The father of this DeLand resident, at 100 years old, is driving his car, mowing the lawn, and doing laundry and housekeeping for himself and his 97-year-old wife. He’s paying the household bills, going for a daily 1-mile bike ride on a stationary bike in his home, and faithfully solving Sudoku problems in each day’s newspaper.
Could you keep up with him?
My father, Forrest D. Gunderson Jr., who turned 100 on May 26, was a World War II instructor pilot, serving our country on our turf for the duration of the war.
Notably, the U.S. Army Air Corps lost just as many men in training as it did in the war overseas, but Forrest never lost a single plane or student.
He is the father of a daughter, Joy Karnitz, who is home-schooling six grandchildren and sewing face masks for her local Wisconsin hospital; and me, a Stetson University art professor since 1976 and currently artist-in-residence at Stetson, who’s working on a 45-year retrospective exhibition scheduled for early spring 2021 in the Hand Art Center on the DeLand campus.
In honor of my father’s centennial birthday, I spent the past two years creating a 111-page book, 100 Years of Experience, highlighting Dad’s life.
The photos on this page were used in the book, which will be on display at the retrospective exhibition in 2021.
My parents, Forrest and Jean Gunderson, celebrated their 77th wedding anniversary on June 12.
Forrest and Jean live in the Milwaukee suburb of New Berlin.
— Dan Gunderson and his wife, attorney Astrid de Parry, live in DeLand.

WHAT TO DO: Please explain in one to three sentences why, according to the piece about Forrest Gunderson, the writer spent two years creating the book *100 Years of Experience*.

GIVEN RECORDS:
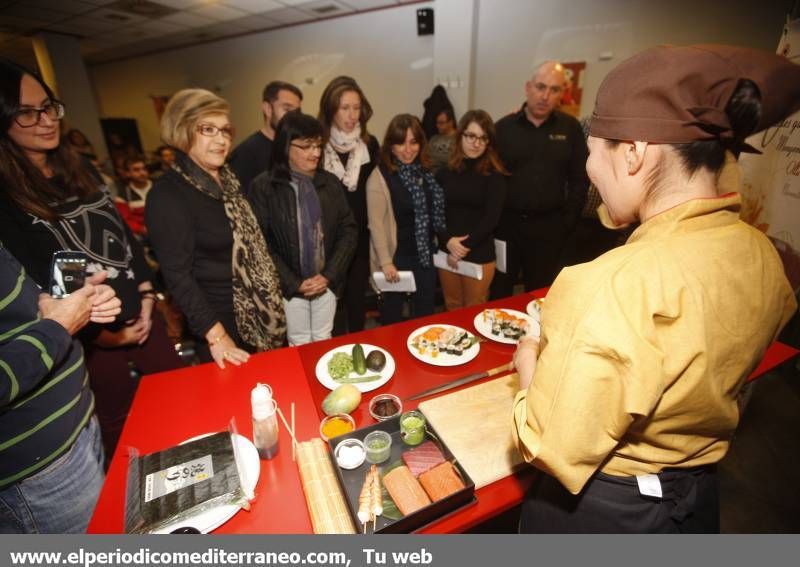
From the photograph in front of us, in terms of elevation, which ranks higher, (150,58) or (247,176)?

* * *

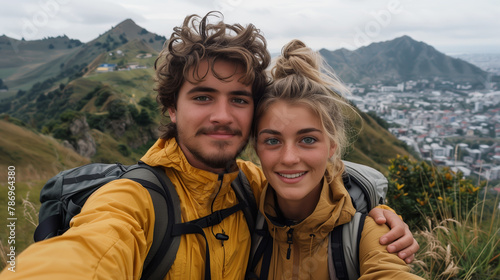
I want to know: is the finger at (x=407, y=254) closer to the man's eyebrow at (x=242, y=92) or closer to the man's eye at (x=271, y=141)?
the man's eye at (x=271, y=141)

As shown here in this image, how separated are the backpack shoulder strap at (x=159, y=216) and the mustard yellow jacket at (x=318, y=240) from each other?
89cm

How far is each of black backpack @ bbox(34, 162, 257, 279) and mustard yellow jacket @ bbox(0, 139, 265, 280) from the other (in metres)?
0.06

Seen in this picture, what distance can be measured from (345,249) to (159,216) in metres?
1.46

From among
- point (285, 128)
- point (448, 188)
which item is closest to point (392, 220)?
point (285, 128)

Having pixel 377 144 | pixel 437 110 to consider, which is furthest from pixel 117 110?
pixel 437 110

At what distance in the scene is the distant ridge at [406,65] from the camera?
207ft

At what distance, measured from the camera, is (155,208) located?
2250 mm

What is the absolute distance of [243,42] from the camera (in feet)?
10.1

OUTPUT FOR THIS EXERCISE: The writer created the book to honor his father's centennial birthday; Forrest Gunderson turned 100 on May 26. The 111-page book highlights his father's life.